海外注目企業の魅力を徹底調査2022:菜鳥網路(Cainiao)
激戦の中国物流業界。アリババやJDグループらEコマースの大手が制するのか、それとも既存の順豊エクスプレス(SF)が制するのか。AIやビックデータによって物流企業はテクノロジー企業へと転換し、それに伴いサプライチェーンも大きく変化している。今回はその中でも新しいアリババによる物流プラットフォーム「菜鳥網路(Cainiao)」について解説していく。
海外注目企業の魅力を徹底調査2022:中国13億人の物流を支える次世代ネットワーク 菜鳥網路(Cainiao)
著者:gramフェロー
公開日:2022年7月25日
アリババ傘下の物流プラットフォーム”菜鳥網路”
中国の注目企業第7社目となるのは「菜鳥網路(Cainiao)」です。
コロナ禍における行動制限もあったため、生活のオンライン化は益々進みました。
13億もの人口をかかえる中国は、今や世界最大規模の宅配大国となっています。
2021年の宅配便取り扱い量は1000億件以上となり、取扱量では8年連続世界一となっています。
さらに中国で毎年行われる大規模なダブルイレブンセール時の爆発的な注文量をどう捌いていくのかが問題とされる中、中国の物流業界では激しい戦いが繰り広げられています。
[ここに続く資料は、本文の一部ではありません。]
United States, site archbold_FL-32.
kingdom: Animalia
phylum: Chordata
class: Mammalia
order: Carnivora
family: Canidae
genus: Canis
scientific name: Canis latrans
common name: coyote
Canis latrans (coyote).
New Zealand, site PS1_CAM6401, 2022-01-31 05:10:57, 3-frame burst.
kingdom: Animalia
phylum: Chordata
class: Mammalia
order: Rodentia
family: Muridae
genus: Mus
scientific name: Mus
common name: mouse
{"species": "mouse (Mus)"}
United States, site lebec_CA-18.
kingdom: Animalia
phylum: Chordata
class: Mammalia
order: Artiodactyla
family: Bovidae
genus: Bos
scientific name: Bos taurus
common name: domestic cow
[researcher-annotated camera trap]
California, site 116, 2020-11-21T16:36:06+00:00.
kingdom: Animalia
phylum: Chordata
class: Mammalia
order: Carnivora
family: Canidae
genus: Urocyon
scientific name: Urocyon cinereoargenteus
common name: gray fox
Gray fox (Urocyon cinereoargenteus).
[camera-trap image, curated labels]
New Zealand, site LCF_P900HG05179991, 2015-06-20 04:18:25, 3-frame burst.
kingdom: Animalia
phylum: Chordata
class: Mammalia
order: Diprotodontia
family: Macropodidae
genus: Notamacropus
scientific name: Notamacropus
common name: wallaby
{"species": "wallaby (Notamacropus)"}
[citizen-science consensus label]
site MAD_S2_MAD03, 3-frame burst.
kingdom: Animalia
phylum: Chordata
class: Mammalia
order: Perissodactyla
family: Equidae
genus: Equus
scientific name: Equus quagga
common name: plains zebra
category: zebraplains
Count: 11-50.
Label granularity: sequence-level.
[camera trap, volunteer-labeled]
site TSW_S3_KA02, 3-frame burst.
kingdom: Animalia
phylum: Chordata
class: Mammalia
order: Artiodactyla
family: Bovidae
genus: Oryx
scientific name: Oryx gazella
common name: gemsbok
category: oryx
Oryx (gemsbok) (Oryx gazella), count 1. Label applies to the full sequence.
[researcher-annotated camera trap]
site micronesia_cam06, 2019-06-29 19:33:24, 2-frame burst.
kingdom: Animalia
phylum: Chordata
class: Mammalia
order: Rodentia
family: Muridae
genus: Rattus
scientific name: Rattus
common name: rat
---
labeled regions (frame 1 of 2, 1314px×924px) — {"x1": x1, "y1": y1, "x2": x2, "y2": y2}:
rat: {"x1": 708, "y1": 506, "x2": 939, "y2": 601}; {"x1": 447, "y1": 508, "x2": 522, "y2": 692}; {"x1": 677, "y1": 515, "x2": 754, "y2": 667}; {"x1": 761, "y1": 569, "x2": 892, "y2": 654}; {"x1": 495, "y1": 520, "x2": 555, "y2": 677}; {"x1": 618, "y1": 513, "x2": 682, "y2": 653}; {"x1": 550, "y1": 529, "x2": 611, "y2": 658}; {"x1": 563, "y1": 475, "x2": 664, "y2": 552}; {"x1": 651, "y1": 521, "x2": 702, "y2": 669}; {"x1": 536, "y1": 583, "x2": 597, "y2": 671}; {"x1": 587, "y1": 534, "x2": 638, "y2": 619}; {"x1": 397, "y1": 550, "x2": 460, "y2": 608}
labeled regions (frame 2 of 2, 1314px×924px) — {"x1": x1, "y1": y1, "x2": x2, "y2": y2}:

その中でも、アリババグループが物流効率化の為に創設した物流のテクノロジープラットフォームを提供する企業、
「菜鳥網路(Cainiao)」が近年注目されています。
中国の物流業界
Eコマースの盛り上がりに伴い、物流業界も重要視され、中国の名だたる企業は各社の物流システムの改善発展に力を注いでいます。
中でも、現在御三家となっているのが、
中国物流最大手企業「順豊エクスプレス(SF Express)」、JDグループの率いる「京東物流」、アリババ傘下の「菜鳥網路」となっています。
1993年から始まった「順豊エクスプレス」は、宅配業務を中心とする民間物流企業の最大手です。
「京東物流」は倉庫から配達まで全てJDグループが完全に管理する物流企業であり、2007年に作られました。
そして、今回はその中でも2013年アリババによって作られた新時代の物流プラットフォーム「菜鳥網路」について紹介していきます。
上記の三社はそれぞれどのような特徴があり、共通点は何なのか、そして今後どの企業が生き残っていくのでしょうか。
中国の新しい物流企業
今回の記事ではアリババの「菜鳥網路」を選びましたが、そのひとつの理由として「新しさ」があります。
菜鳥網路の最大の特徴として、「プラットフォームである」という点が挙げられます。
菜鳥網路はJDグループのように自社で物流チェーンを作り出すのではなく、システムだけを作り、他の宅配企業と連携することでサービスを可能にしています。
グループのアリババクラウドとビッグデータを元に、「菜鳥網路」は物流企業に最適なソリューションを提供することができます。
「菜鳥網路」は物流の全工程をデジタル化し、企業はそれに基づき最も効率の良い選択をすることができるのです。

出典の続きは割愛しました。